Reproduce word for word the stretch of the campaign finance article from "BATON ROUGE, LA" through "Walker's respective campaigns.".

→ SUPPLIED PASSAGE:

"""

BATON ROUGE, LA (WAFB) - Some campaign expenses might be questioned in the future
The two top candidates in the race for Mayor-President of East Baton Rouge parish are spending hundreds of thousands of dollars to secure their spot. A few types of expenses are raising some eye brows and may lead to ethics rule changes down the road.
WAFB News obtained the latest campaign finance reports from current Mayor-President Kip Holden and current Mayor Pro Tem, Mike Walker's respective campaigns.
The reports reflect the time period of January 1, 2011 to September 1, 2012 and show Kip Holden's total contributions at $414,485. His closest opponent, Mike Walker's campaign reports total contributions at $332,361; $82,124 separates the two campaigns.
Kip Holden's top single contributor is AT&T Louisiana PAC giving $9,000. Walker's top contributors include, Claude Penn Jr. giving $5,000, another $5,000 from Penn Properties and $5,000 from Chris Gorman.
Thirty two people made single donations of $5,000 to Kip Holden's campaign compared to three single $5,000 contributions to Walker's campaign.

"""

→ DATA SUPPLIED:

"""

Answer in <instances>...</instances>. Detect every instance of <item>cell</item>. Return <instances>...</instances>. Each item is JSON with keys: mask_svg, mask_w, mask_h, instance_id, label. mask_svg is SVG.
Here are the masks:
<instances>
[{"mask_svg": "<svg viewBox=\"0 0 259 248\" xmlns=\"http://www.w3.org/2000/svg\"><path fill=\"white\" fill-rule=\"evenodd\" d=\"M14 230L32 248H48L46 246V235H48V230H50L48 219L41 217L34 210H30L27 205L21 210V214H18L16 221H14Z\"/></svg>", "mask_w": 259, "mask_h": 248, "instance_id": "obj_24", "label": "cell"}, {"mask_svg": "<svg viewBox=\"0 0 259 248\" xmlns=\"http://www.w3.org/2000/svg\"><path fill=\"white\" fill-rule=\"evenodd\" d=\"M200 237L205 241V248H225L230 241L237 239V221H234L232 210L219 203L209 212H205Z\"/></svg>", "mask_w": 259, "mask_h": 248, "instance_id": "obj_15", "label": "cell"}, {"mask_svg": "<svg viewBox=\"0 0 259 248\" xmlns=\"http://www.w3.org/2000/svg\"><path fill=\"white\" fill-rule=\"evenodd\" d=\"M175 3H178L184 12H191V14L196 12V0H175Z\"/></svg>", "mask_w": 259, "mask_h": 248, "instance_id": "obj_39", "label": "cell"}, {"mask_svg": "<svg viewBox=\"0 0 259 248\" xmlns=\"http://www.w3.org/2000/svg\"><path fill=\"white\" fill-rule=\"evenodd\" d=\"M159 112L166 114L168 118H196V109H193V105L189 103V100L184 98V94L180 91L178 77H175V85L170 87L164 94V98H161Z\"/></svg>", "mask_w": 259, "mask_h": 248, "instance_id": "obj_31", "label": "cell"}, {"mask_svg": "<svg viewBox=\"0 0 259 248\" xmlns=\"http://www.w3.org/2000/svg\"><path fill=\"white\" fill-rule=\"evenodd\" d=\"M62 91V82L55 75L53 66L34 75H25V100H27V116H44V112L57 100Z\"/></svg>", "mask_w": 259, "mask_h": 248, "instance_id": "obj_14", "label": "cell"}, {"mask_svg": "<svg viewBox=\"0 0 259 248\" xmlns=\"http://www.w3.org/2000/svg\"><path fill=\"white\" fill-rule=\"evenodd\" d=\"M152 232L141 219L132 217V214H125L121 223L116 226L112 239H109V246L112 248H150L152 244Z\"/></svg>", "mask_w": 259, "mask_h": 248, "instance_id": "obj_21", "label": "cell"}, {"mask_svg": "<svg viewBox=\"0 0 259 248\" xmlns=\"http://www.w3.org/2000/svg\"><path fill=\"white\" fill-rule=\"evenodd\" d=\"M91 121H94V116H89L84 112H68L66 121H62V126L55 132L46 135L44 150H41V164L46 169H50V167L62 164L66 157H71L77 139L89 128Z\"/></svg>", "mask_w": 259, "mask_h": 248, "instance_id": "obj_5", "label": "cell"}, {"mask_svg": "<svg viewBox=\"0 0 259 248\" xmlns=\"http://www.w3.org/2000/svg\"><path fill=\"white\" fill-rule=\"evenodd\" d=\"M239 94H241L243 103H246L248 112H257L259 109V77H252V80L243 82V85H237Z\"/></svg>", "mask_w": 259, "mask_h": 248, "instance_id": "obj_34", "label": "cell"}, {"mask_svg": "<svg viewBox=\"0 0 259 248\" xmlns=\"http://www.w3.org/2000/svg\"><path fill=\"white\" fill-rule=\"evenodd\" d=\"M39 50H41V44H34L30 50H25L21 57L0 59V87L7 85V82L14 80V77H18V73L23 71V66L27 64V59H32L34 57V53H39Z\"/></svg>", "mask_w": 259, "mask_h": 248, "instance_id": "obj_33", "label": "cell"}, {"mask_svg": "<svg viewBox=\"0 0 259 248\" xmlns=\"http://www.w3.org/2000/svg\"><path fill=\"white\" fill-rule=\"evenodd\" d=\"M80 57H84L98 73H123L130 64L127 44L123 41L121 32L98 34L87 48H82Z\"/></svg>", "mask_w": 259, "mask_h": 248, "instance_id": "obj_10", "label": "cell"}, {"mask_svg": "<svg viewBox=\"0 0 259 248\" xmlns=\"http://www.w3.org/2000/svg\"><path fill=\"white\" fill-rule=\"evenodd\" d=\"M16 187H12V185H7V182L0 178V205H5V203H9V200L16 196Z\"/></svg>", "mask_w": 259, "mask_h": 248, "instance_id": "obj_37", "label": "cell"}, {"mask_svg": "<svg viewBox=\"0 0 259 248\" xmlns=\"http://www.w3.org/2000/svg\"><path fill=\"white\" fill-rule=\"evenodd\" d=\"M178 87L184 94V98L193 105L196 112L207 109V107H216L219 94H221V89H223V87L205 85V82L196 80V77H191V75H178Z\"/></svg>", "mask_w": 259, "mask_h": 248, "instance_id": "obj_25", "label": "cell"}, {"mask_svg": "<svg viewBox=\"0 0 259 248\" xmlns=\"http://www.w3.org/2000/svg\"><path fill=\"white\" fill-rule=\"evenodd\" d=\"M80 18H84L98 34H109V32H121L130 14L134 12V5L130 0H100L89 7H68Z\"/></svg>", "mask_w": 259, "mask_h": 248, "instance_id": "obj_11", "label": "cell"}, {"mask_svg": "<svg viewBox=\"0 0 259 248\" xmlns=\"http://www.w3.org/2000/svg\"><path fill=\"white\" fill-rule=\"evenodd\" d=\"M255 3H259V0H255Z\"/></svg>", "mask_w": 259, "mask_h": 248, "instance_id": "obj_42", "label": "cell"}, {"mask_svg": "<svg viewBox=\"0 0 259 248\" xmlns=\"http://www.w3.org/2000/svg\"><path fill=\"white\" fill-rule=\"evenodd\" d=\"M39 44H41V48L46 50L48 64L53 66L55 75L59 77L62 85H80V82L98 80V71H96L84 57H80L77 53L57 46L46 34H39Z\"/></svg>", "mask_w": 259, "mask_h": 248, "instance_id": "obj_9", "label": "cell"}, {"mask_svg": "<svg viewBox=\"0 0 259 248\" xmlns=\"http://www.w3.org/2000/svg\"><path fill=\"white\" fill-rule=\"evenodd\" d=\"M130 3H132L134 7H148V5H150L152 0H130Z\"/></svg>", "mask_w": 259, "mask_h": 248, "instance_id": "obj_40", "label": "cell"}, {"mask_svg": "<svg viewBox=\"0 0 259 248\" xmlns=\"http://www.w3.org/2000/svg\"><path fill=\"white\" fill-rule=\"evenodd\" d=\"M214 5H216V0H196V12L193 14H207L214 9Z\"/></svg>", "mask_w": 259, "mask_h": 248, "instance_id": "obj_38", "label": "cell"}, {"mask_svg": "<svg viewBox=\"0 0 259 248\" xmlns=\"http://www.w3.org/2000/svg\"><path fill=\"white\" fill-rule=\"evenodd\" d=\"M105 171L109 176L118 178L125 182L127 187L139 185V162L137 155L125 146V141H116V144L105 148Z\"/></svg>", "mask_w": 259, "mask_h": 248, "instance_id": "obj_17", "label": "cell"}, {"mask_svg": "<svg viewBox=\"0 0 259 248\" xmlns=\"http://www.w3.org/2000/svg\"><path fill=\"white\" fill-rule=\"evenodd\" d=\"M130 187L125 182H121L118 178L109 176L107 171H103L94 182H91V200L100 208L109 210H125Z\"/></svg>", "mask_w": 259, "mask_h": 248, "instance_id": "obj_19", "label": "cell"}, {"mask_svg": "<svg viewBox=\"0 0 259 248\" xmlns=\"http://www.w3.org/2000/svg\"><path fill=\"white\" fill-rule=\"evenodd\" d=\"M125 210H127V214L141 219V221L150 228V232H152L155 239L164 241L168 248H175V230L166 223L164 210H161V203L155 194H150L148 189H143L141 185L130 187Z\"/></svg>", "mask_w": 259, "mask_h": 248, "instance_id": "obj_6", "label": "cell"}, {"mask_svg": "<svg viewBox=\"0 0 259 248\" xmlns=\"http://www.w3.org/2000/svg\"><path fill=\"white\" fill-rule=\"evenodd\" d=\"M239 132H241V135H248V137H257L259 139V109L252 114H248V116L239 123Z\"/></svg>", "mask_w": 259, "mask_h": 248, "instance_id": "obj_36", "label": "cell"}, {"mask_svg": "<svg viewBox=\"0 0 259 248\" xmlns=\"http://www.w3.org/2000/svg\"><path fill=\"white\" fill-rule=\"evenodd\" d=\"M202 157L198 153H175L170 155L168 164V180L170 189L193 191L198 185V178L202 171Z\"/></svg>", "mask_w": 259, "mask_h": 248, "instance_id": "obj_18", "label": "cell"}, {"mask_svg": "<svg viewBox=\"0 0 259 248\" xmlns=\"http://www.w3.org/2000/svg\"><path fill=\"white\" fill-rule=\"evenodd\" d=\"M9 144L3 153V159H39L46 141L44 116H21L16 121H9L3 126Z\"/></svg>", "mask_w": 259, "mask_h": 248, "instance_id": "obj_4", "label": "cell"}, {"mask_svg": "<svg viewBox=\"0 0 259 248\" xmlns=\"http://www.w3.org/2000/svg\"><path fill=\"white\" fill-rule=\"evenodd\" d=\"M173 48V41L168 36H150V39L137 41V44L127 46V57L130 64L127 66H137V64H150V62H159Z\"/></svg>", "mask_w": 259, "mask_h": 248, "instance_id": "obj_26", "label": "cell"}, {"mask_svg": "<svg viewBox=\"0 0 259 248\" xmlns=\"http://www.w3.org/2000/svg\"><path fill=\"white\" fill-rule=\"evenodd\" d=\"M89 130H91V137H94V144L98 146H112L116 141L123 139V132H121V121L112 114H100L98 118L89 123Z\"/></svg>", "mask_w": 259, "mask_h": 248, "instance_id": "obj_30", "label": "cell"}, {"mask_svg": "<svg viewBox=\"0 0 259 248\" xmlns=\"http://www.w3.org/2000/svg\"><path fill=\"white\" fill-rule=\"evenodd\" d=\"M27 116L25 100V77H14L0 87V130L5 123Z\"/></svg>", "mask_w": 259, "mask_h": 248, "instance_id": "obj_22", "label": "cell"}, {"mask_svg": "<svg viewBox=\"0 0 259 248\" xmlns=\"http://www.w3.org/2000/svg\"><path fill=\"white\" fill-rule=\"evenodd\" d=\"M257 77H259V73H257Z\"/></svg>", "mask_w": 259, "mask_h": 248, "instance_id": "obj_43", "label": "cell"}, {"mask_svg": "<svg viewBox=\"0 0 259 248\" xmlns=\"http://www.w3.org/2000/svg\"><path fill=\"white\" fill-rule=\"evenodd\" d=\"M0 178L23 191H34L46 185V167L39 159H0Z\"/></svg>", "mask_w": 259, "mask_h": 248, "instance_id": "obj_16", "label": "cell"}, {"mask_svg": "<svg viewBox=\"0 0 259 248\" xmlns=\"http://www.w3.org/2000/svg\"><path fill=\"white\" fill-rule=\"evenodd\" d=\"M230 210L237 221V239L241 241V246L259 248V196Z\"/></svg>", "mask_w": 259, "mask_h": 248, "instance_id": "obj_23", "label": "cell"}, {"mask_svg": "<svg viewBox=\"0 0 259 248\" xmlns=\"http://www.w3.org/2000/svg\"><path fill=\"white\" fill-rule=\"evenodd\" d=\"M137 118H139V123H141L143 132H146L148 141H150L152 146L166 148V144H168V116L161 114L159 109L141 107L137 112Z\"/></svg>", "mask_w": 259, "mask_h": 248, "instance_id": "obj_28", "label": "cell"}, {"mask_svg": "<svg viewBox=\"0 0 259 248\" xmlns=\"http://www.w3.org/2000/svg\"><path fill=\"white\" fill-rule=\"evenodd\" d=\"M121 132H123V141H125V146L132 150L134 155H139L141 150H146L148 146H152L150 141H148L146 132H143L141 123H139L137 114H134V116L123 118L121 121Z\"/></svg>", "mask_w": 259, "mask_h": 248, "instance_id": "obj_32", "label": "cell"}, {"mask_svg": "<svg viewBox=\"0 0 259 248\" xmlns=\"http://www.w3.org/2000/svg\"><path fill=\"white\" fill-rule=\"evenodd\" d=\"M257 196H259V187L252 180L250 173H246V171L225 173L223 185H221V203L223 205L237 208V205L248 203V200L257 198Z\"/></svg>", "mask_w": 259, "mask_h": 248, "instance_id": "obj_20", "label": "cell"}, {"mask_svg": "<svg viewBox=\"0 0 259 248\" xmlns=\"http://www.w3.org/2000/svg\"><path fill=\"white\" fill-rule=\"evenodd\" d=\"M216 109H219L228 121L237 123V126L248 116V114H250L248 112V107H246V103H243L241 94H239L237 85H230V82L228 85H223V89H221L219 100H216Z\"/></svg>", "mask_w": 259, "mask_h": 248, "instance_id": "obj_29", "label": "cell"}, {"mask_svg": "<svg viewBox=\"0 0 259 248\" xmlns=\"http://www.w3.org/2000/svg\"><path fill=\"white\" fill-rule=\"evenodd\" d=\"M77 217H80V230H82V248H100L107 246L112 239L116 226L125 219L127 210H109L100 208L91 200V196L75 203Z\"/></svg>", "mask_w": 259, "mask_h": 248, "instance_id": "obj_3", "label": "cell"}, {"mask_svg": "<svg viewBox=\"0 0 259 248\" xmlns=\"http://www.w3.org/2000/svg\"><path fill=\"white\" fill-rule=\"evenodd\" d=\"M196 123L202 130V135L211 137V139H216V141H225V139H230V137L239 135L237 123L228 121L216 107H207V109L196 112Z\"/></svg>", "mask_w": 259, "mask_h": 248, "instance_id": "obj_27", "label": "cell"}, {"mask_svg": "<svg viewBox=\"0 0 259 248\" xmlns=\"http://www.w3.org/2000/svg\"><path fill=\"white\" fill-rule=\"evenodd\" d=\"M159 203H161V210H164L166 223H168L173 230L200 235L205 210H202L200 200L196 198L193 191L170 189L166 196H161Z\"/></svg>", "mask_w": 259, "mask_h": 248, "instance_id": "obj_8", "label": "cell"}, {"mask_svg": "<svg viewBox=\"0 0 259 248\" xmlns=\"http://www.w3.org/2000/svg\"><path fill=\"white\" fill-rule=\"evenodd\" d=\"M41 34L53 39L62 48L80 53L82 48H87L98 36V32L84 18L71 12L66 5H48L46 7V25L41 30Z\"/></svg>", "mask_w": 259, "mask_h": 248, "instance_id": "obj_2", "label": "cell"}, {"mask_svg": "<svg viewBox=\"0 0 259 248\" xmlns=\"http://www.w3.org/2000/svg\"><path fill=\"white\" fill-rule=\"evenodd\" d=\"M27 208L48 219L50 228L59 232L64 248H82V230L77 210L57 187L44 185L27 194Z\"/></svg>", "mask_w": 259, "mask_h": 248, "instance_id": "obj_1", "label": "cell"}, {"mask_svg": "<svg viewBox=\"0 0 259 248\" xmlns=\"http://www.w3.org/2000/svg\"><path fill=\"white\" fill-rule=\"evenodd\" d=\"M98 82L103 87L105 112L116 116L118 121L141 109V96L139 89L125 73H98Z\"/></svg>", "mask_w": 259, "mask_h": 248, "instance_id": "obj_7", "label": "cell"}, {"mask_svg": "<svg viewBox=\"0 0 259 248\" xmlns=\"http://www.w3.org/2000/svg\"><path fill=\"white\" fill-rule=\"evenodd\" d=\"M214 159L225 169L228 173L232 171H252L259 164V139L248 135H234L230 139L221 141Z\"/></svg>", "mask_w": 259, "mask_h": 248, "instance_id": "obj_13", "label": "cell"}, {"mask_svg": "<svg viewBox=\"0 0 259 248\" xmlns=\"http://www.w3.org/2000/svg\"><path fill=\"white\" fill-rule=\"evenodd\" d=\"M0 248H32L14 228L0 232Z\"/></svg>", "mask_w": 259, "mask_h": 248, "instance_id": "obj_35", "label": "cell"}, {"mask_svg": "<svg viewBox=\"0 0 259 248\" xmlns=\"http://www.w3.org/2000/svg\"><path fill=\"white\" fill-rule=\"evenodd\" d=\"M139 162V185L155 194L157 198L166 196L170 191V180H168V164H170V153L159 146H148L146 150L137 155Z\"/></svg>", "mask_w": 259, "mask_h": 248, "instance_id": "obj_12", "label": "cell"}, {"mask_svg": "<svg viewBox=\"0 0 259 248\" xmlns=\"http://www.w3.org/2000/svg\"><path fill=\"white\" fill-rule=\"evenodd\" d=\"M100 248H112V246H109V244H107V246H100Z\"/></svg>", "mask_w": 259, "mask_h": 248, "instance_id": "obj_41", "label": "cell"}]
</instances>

"""

→ ANSWER BOX:
BATON ROUGE, LA (WAFB) - Some campaign expenses might be questioned in the future
The two top candidates in the race for Mayor-President of East Baton Rouge parish are spending hundreds of thousands of dollars to secure their spot. A few types of expenses are raising some eye brows and may lead to ethics rule changes down the road.
WAFB News obtained the latest campaign finance reports from current Mayor-President Kip Holden and current Mayor Pro Tem, Mike Walker's respective campaigns.